= Task brief =
Can you set down every line of the listing below, word for word?
=-=-=
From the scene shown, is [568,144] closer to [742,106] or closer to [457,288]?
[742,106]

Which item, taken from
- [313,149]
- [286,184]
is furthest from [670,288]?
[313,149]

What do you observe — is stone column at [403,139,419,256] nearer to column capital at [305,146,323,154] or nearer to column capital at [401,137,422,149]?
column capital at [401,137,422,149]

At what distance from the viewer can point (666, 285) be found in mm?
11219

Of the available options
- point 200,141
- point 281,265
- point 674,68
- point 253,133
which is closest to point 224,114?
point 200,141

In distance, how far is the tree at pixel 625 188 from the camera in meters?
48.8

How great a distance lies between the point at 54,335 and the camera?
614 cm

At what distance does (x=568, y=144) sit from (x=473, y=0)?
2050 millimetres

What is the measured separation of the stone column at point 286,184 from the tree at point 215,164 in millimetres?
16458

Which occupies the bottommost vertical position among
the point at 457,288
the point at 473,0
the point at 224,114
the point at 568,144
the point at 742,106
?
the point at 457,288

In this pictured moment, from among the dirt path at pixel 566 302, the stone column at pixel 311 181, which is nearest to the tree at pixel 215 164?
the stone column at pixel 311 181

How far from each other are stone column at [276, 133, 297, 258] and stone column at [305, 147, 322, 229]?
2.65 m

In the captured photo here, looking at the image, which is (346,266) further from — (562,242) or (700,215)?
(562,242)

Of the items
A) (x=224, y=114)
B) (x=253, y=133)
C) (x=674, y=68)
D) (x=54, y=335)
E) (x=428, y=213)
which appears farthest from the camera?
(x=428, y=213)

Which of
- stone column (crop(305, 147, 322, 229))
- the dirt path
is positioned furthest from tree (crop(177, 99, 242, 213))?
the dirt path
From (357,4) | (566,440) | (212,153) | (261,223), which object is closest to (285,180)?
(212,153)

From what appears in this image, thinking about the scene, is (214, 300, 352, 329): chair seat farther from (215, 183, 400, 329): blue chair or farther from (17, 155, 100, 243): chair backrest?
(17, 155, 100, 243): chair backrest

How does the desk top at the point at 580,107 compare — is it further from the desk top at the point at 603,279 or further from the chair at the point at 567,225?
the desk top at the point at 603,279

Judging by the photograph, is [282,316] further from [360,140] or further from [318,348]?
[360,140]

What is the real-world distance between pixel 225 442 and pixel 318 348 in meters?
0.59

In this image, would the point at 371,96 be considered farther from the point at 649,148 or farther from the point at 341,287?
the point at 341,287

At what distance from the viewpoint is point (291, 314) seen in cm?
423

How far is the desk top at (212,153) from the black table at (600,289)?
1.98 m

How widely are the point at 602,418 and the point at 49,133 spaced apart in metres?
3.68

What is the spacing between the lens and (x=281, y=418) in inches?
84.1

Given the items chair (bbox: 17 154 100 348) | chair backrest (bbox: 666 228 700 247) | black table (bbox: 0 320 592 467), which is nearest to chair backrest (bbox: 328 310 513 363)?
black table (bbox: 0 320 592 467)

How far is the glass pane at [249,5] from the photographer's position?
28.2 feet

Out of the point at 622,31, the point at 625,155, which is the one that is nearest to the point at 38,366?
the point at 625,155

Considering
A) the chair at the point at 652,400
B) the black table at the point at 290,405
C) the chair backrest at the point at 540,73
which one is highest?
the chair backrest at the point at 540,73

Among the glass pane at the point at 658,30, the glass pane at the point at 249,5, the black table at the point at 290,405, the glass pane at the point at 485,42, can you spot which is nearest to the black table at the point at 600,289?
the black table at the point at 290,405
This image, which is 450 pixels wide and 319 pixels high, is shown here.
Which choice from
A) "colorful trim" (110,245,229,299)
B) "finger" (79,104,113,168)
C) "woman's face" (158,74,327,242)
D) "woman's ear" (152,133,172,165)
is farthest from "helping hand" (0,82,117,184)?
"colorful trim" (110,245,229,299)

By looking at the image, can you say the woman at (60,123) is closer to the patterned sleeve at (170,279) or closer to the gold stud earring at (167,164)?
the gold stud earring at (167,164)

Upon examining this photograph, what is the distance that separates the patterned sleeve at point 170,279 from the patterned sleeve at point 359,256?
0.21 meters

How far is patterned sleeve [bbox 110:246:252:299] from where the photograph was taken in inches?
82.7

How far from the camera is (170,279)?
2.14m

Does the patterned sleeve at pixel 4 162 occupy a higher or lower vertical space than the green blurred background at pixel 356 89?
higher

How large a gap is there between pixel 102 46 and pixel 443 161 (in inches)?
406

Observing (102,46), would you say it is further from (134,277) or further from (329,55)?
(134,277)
=-=-=
= Task output =
From the scene shown, is [568,144] closer to [742,106] or closer to [457,288]?
[742,106]

Which item, taken from
- [313,149]
- [286,184]
is furthest from [670,288]?
[313,149]

What do you observe — is stone column at [403,139,419,256] nearer to column capital at [305,146,323,154] or nearer to column capital at [401,137,422,149]?
column capital at [401,137,422,149]

At what distance from the viewer can point (666, 285) be found in mm?
11219

Of the available options
- point 200,141
- point 281,265
- point 674,68
- point 253,133
which is closest to point 224,114?
point 200,141

In distance, how far is the tree at pixel 625 188 from the camera in meters?
48.8

How great a distance lies between the point at 54,335 and the camera?
614 cm

At what distance does (x=568, y=144) sit from (x=473, y=0)?
2050 millimetres

What is the measured separation of the stone column at point 286,184 from the tree at point 215,164 in millimetres?
16458

Which occupies the bottommost vertical position among
the point at 457,288
the point at 473,0
the point at 224,114
the point at 568,144
the point at 742,106
?
the point at 457,288

In this pictured moment, from among the dirt path at pixel 566 302, the stone column at pixel 311 181, which is nearest to the tree at pixel 215 164?
the stone column at pixel 311 181

How far from each other are stone column at [276, 133, 297, 258] and stone column at [305, 147, 322, 229]?
2.65 m

In the captured photo here, looking at the image, which is (346,266) further from — (562,242) or (700,215)?
(562,242)

Of the items
A) (x=224, y=114)
B) (x=253, y=133)
C) (x=674, y=68)
D) (x=54, y=335)
E) (x=428, y=213)
which appears farthest from the camera?
(x=428, y=213)

Which of
- stone column (crop(305, 147, 322, 229))
- the dirt path
is positioned furthest from tree (crop(177, 99, 242, 213))?
the dirt path
From (357,4) | (566,440) | (212,153) | (261,223), which object is closest to (285,180)?
(212,153)

From what appears in this image, thinking about the scene, is (214, 300, 352, 329): chair seat farther from (215, 183, 400, 329): blue chair or farther from (17, 155, 100, 243): chair backrest?
(17, 155, 100, 243): chair backrest

How does the desk top at the point at 580,107 compare — is it further from the desk top at the point at 603,279 or further from the chair at the point at 567,225?
the desk top at the point at 603,279

Judging by the photograph, is [282,316] further from [360,140] or further from [318,348]?
[360,140]

What is the real-world distance between pixel 225 442 and pixel 318 348 in meters?
0.59

In this image, would the point at 371,96 be considered farther from the point at 649,148 or farther from the point at 341,287?
the point at 341,287

At what distance from the viewpoint is point (291, 314) seen in cm?
423

How far is the desk top at (212,153) from the black table at (600,289)?
1.98 m

How widely are the point at 602,418 and the point at 49,133 spaced apart in metres?
3.68

What is the spacing between the lens and (x=281, y=418) in inches?
84.1

Given the items chair (bbox: 17 154 100 348) | chair backrest (bbox: 666 228 700 247) | black table (bbox: 0 320 592 467), which is nearest to chair backrest (bbox: 328 310 513 363)?
black table (bbox: 0 320 592 467)

How far is the glass pane at [249,5] from the photographer's position?
28.2 feet

Out of the point at 622,31, the point at 625,155, which is the one that is nearest to the point at 38,366?
the point at 625,155

Considering
A) the chair at the point at 652,400
B) the black table at the point at 290,405
C) the chair backrest at the point at 540,73
which one is highest?
the chair backrest at the point at 540,73

Among the glass pane at the point at 658,30, the glass pane at the point at 249,5, the black table at the point at 290,405, the glass pane at the point at 485,42, can you spot which is nearest to the black table at the point at 600,289?
the black table at the point at 290,405
This image, which is 450 pixels wide and 319 pixels high, is shown here.
Which choice from
A) "colorful trim" (110,245,229,299)
B) "finger" (79,104,113,168)
C) "woman's face" (158,74,327,242)
D) "woman's ear" (152,133,172,165)
is farthest from "helping hand" (0,82,117,184)?
"colorful trim" (110,245,229,299)

By looking at the image, can you say the woman at (60,123) is closer to the patterned sleeve at (170,279) or closer to the gold stud earring at (167,164)?
the gold stud earring at (167,164)

Upon examining this photograph, what is the distance that separates the patterned sleeve at point 170,279 from the patterned sleeve at point 359,256?
0.21 meters

How far is patterned sleeve [bbox 110:246:252:299] from where the photograph was taken in inches?
82.7

How far from the camera is (170,279)?
2.14m

Does the patterned sleeve at pixel 4 162 occupy a higher or lower vertical space than the green blurred background at pixel 356 89?
higher

How large a gap is there between pixel 102 46 and pixel 443 161 (in inches)?
406

Observing (102,46), would you say it is further from (134,277) or further from (329,55)?
(134,277)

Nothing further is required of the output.